Task brief:
Reproduce the entries below word for word, starting at the first line and ending at the line that contains "23.1 meters", with both of those lines included.
Begin Input records
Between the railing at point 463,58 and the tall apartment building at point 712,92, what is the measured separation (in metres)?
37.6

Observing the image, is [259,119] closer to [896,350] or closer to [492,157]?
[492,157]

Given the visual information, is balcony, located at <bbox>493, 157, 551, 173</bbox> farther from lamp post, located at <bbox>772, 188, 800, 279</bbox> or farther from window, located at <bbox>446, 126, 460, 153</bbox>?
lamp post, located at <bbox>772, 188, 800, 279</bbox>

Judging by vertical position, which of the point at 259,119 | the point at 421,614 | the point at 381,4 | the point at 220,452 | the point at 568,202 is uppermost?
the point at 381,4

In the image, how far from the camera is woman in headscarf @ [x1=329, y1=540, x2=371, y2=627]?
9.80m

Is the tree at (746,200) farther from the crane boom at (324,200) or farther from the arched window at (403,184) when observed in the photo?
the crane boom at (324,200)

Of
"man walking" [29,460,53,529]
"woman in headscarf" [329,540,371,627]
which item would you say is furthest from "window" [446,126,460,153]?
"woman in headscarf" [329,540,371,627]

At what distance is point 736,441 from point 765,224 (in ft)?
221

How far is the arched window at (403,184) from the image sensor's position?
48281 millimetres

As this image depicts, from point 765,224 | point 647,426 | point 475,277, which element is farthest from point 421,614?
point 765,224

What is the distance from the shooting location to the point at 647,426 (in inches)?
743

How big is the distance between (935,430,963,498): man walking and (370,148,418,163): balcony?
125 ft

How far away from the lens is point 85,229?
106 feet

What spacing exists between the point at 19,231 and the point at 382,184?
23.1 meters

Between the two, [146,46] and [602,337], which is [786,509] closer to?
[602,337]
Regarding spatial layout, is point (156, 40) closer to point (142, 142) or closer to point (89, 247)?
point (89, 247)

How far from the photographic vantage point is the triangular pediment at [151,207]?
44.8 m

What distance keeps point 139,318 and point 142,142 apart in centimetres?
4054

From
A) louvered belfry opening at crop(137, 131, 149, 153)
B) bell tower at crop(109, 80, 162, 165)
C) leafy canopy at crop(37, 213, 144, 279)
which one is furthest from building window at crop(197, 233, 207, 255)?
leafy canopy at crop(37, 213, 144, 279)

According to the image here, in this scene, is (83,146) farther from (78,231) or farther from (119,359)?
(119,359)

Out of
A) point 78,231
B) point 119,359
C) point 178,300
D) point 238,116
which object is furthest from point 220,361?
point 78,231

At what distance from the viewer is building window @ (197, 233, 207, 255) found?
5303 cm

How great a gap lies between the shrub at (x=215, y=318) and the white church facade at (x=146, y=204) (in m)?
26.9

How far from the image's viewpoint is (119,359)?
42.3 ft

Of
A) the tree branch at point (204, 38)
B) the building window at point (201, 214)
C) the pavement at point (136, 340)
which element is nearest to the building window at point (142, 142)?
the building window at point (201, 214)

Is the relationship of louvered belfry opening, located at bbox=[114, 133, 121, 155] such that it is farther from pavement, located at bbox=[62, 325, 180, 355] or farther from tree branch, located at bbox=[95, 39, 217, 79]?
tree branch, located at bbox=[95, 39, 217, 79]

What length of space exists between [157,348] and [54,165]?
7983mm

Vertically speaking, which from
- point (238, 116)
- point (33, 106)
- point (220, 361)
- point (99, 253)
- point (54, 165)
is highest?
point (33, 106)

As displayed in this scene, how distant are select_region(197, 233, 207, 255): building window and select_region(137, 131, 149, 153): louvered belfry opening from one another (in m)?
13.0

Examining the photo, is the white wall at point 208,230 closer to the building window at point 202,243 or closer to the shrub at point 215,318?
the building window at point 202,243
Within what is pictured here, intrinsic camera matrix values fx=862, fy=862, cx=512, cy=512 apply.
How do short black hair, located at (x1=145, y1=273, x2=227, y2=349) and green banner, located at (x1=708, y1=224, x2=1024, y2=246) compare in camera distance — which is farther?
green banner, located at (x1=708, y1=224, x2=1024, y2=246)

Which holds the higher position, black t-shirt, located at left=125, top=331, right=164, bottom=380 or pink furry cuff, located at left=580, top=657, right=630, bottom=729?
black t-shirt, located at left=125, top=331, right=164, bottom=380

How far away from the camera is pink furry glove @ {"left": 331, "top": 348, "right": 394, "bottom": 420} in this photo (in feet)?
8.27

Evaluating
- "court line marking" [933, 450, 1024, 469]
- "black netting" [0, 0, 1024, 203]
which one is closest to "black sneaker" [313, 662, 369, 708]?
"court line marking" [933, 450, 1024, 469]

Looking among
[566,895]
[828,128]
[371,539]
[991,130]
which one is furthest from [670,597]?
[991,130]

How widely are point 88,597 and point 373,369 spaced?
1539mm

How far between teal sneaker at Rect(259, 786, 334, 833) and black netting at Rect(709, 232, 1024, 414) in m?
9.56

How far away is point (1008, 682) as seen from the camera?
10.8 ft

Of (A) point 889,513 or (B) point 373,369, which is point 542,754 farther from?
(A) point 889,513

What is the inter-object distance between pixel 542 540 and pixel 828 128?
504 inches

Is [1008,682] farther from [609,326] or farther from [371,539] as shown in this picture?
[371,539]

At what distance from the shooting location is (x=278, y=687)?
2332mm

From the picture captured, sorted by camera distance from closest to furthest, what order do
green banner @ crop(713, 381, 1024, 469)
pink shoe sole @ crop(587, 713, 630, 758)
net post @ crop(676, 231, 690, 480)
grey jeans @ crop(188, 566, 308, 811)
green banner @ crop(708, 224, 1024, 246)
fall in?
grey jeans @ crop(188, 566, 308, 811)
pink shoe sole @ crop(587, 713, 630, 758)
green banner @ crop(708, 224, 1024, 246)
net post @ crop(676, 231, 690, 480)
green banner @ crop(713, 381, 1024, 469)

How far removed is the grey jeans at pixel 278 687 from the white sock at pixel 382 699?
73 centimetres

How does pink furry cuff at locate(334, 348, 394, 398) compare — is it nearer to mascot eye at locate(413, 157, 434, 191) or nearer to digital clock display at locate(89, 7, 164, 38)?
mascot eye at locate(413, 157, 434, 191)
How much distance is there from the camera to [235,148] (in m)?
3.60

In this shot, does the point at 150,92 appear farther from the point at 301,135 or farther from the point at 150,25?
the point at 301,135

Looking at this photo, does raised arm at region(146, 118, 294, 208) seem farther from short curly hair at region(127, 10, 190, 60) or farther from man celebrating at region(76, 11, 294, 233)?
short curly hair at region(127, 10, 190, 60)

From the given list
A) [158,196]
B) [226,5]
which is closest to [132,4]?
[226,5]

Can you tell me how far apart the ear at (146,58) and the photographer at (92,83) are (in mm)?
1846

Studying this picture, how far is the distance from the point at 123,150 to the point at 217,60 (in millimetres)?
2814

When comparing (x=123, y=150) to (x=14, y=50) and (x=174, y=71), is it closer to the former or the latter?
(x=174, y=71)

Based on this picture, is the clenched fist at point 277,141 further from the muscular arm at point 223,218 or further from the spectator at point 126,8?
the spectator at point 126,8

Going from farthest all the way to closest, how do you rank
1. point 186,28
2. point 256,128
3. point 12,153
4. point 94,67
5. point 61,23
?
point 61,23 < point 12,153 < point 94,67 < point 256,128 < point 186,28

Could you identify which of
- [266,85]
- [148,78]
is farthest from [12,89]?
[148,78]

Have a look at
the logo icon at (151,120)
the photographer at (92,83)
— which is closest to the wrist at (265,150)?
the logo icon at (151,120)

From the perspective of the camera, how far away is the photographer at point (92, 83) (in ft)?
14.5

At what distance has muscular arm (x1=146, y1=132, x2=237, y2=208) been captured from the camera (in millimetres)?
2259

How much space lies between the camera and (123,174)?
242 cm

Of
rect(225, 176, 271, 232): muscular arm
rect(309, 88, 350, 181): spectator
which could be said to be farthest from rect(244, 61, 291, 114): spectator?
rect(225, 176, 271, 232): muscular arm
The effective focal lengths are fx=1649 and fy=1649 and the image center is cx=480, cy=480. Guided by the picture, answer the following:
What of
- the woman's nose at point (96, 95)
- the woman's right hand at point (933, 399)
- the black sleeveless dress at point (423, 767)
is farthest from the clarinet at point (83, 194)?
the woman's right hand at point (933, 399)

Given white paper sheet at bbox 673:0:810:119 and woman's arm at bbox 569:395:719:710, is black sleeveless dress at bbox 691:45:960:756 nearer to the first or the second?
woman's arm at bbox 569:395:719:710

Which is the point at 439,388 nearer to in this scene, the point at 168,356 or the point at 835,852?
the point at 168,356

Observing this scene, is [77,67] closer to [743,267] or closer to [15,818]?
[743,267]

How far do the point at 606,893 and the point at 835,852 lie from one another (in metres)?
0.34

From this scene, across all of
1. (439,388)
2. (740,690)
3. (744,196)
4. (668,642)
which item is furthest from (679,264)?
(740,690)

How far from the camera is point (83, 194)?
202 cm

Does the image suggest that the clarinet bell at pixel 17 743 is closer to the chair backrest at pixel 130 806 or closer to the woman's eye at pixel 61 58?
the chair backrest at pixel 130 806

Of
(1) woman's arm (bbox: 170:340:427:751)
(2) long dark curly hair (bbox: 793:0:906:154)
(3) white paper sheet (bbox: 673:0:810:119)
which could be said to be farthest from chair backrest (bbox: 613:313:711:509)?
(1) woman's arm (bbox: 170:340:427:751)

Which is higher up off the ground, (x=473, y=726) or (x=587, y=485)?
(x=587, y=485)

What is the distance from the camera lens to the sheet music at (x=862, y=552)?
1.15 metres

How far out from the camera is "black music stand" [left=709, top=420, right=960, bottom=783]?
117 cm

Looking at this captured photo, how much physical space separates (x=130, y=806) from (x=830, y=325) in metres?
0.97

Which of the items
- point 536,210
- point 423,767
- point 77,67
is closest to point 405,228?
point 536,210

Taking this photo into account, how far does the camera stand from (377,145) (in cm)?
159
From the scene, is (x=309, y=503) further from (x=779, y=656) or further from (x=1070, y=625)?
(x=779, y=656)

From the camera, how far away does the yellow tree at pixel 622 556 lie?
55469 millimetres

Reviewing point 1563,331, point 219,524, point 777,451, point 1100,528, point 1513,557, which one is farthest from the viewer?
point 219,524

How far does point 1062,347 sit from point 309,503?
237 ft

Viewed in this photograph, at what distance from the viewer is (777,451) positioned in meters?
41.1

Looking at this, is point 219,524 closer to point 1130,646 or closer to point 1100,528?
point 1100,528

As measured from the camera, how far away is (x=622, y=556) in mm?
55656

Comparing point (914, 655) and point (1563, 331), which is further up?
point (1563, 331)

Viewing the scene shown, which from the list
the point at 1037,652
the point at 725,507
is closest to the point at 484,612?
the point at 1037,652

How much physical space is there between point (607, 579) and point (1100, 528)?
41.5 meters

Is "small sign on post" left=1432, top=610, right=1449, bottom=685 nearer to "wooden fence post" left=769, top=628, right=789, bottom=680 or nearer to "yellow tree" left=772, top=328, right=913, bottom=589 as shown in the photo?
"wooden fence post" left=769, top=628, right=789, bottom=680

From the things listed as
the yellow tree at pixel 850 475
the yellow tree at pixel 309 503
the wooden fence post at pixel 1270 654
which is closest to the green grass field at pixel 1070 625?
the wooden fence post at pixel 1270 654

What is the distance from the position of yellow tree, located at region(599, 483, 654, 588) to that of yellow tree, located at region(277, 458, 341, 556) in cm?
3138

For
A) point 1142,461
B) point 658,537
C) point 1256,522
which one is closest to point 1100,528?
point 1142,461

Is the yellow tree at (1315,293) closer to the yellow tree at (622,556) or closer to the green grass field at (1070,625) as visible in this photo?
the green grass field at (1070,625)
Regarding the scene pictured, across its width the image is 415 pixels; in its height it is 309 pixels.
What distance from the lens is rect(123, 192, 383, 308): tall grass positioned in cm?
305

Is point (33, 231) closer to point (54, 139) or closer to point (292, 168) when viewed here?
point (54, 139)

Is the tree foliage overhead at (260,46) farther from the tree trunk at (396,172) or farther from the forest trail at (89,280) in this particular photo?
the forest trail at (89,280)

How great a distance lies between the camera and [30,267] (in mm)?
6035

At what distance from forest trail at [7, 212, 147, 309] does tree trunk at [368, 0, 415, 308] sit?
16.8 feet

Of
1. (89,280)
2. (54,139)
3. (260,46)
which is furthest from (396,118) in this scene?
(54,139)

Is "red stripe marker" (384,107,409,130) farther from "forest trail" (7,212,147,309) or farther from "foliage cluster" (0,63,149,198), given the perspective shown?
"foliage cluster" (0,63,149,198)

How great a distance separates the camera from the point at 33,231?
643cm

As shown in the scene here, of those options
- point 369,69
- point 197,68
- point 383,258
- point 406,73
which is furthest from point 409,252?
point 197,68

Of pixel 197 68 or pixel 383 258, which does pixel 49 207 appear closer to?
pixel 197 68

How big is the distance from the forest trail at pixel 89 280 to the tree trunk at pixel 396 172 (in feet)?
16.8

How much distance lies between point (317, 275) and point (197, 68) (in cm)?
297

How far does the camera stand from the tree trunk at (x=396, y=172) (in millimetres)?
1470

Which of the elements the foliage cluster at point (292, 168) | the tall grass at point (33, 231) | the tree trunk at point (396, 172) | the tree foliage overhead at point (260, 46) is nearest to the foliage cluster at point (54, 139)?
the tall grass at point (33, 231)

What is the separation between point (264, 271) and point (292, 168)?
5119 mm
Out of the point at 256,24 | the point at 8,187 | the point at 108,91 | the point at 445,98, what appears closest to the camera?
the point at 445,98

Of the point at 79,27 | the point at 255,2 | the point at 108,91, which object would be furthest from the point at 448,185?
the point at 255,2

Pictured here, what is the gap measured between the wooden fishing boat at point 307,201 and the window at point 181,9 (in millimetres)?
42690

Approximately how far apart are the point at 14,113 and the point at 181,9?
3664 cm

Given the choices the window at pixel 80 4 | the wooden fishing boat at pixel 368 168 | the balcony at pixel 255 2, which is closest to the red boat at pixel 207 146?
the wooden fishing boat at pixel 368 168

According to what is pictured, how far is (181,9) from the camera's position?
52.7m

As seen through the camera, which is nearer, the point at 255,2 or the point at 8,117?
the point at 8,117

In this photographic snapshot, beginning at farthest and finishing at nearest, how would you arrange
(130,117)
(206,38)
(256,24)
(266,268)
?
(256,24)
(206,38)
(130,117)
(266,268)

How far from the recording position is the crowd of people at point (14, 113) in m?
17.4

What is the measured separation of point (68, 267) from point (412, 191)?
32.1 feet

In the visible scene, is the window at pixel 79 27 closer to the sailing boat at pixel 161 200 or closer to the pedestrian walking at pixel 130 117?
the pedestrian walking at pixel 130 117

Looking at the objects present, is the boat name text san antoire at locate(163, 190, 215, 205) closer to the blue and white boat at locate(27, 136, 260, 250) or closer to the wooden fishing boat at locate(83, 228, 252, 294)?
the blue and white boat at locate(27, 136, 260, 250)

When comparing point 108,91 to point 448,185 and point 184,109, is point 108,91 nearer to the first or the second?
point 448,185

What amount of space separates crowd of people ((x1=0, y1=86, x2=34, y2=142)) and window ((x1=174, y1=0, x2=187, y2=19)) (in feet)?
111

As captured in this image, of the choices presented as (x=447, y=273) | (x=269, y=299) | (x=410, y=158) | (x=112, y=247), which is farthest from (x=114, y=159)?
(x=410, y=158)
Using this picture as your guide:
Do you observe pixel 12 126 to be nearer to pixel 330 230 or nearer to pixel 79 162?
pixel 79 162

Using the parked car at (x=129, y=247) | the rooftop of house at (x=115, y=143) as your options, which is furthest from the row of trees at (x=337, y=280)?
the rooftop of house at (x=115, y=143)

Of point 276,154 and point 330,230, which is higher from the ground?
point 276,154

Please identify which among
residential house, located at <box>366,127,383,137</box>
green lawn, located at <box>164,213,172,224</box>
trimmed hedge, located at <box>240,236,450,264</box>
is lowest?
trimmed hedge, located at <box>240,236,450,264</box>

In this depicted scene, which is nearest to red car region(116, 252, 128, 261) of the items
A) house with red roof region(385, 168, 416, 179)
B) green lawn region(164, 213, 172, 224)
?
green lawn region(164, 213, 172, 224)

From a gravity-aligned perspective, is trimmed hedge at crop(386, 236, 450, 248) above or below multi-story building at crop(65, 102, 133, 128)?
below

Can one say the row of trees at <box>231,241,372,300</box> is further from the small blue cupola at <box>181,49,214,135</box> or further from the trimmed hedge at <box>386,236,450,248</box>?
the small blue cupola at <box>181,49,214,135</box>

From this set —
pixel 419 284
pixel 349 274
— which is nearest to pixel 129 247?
End Input records
Full answer:
Between the railing at point 463,58 and the tall apartment building at point 712,92, what is the measured separation (in metres)?
37.6

Observing the image, is [259,119] closer to [896,350] or closer to [492,157]?
[492,157]

Given the visual information, is balcony, located at <bbox>493, 157, 551, 173</bbox> farther from lamp post, located at <bbox>772, 188, 800, 279</bbox> or farther from window, located at <bbox>446, 126, 460, 153</bbox>?
lamp post, located at <bbox>772, 188, 800, 279</bbox>

Judging by vertical position, which of the point at 259,119 | the point at 421,614 | the point at 381,4 | the point at 220,452 | the point at 568,202 is uppermost?
the point at 381,4

In the image, how far from the camera is woman in headscarf @ [x1=329, y1=540, x2=371, y2=627]?
9.80m

Is the tree at (746,200) farther from the crane boom at (324,200) or farther from the arched window at (403,184) when observed in the photo?
the crane boom at (324,200)

Of
"man walking" [29,460,53,529]
"woman in headscarf" [329,540,371,627]
which item would you say is furthest from "window" [446,126,460,153]?
"woman in headscarf" [329,540,371,627]

At what distance is point 736,441 from point 765,224 (in ft)?
221

How far is the arched window at (403,184) from the image sensor's position?
48281 millimetres

As this image depicts, from point 765,224 | point 647,426 | point 475,277, which element is farthest from point 421,614?
point 765,224

What is the distance from the shooting location to the point at 647,426 (in inches)?
743

How big is the distance between (935,430,963,498): man walking and (370,148,418,163): balcony?
125 ft

How far away from the lens is point 85,229?
106 feet

What spacing exists between the point at 19,231 and the point at 382,184?
23.1 meters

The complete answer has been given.